Generally speaking, the principle (in the US) of civilian control of the military comes out of the fact that the military was how European kings and queens maintained control of the population, and the Founding Fathers wanted to prevent that. Some of them even thought we shouldn't have a standing army at all, and that the militia was a suitable military force for most purposes, and could be forged into a formal uniformed army if the fit really hit the shan. I think that's partly where the American veneration of the "militia" today comes from: Whereas the European leaders of the 18th Century viewed the militia as undisciplined rabble, American philosophers of the day envisioned the militia as the invested citizenry. The fear was that career military men would view themselves as apart from, or even above, the citizenry. iirc, George Washington was reluctant to be President, and stepped down voluntarily because he didn't want anyone to get the idea that electing a military man should be considered normal (he also didn't want anyone thinking that Presidents should be in office for life). I guess I don't know how people in the military view their relationship to civilians, today. There's been a lot said and written in the last decade or two about how few Americans serve in the military, or even have a friend or a relative who does, which risks leaving civilians disconnected from the military; I don't think I've seen anything about the reverse.

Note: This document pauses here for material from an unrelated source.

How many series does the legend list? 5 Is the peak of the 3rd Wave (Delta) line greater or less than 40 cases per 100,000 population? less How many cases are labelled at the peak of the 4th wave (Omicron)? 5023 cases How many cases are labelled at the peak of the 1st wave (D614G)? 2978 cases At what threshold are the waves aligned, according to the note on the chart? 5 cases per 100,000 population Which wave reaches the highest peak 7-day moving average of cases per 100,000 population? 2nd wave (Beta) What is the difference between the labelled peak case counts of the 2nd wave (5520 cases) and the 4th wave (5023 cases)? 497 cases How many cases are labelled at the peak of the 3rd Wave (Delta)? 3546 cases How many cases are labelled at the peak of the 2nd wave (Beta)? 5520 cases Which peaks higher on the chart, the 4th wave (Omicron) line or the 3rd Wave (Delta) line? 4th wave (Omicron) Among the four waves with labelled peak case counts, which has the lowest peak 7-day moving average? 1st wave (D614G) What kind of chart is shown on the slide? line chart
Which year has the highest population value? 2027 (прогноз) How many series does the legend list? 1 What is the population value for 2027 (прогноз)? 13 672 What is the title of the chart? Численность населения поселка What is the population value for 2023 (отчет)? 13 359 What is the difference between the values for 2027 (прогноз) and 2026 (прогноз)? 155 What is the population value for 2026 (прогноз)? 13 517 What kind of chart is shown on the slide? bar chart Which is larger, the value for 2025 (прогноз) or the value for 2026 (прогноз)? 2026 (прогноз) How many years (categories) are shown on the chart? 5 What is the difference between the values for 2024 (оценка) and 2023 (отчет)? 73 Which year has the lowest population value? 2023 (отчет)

I think there also is or has been a concern that military men might be more inclined to see military force as appropriate or applicable. "Give a man hammer..." But it's been our civilian leadership that keeps throwing our military into stupid war after stupid war. Who knows, if military men had a real say in it, maybe the US would get into fewer wars than we do. After all, it was Eisenhower, a military man, who resisted sending our troops overseas unless it was really necessary, and who tried to warn us about the creeping influence of military weapons manufacturers, and it doesn't seem like many people listened to him. Not that Eisenhower was some kind of benevolent oracle. He was the one who approved of overthrowing Mossadeq. I'm just sayin' the concern that a military man might be quicker on the draw than a civilian doesn't seem to bear up to scrutiny.